Security

The safety and security of ourselves, our families and communities is on many of our minds. Particularly when we are used to being exposed to societies where violence and crime and war appears to be the the order of the day.

The way HoloWorld is organized, safety and security is built into the system itself and is much less dependent on luck or on forces outside the control of the individual community.

In other societies you might find the individual alone, pitted against a society that doesn't seem to care about him and that isn't able to protect him or provide him what he needs. Unfriendly elements of society can fairly freely seek this individual out and victimize him, and the main function of police agencies would be to seek out the offenders after the fact and try to punish them.

In HoloWorld the typical individual and his family are within a community of friendly and likeminded people, and they all know each other. It will be immediately apparent when somebody is a stranger and doesn't belong within the boundaries of the community.

The infra-structure of the old society was laid out so that strangers could move very freely amongst each other. Businesses and neighbourhoods were by their structure accessible in complete anonymity. Anybody can drive on a street, anybody can go into a store. The next customer in McDonalds might be a local resident who's hungry, or it might be a psychotic person with a machine gun he bought in the local sporting good store.

HoloWorld has a different structure in that most transactions happen between people who already know each other. The impersonal anonymity is largely gone.

People are free to move about as they choose. However, each community is likely to monitor and govern who they let into their midst, so there is no general freedom to roam around within communties where one isn't welcome.

HoloWorld overall has no central register of everybody. There is no central authority that tries to monitor and control everybody. However, local communties might keep very thorough registers of both their members and visitors to the community. They are also likely to be structured geographically and architecturally to facilitate this.
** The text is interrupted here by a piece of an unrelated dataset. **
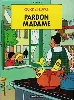 livre quick et flupke, tome 7 : pardon madame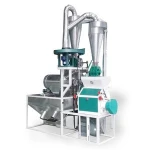 Good quality flour milling machine wheat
This doesn't necessarily mean that everybody's locked away in gated communities and are afraid of talking to strangers, although some will choose to live that way. Rather it means that life is structured more around personal relations than around anonymous transactions, and it means that housing and transportation are arranged so as to facilitate that.

A public street with many anonymous travelers does not necessarily lead directly to somebody's front door. Rather transportation is arranged so that you would travel to the entrance of the community and there would be extra steps necessary to arrive where somebody actually lives.
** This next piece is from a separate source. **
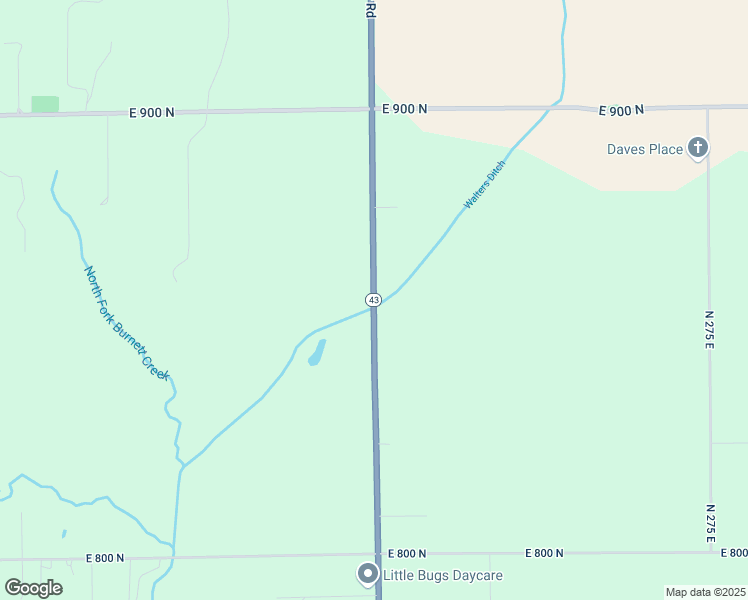 map of restaurants, bars, coffee shops, grocery stores, and more near 8501 North River Road in Battle Ground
Most kinds of criminality require an atmosphere of impersonal anonymity. It is more difficult to steal in a place where everybody knows each other and everybody knows who comes and goes.

Issues of ownership and of settlement of grievances between individuals are taken care of within a community. There are no outside authorities who can move on individuals and confiscate their property to satisfy legal claims or taxes or anything of that nature. Any conflicts of interest issues would have to be addressed to the community as a whole.

Likewise with accusations of criminal conduct. A community will sort out criminal acts in their midst amongst themselves. There is no outside agency that comes in, without prior approval, and takes legal action.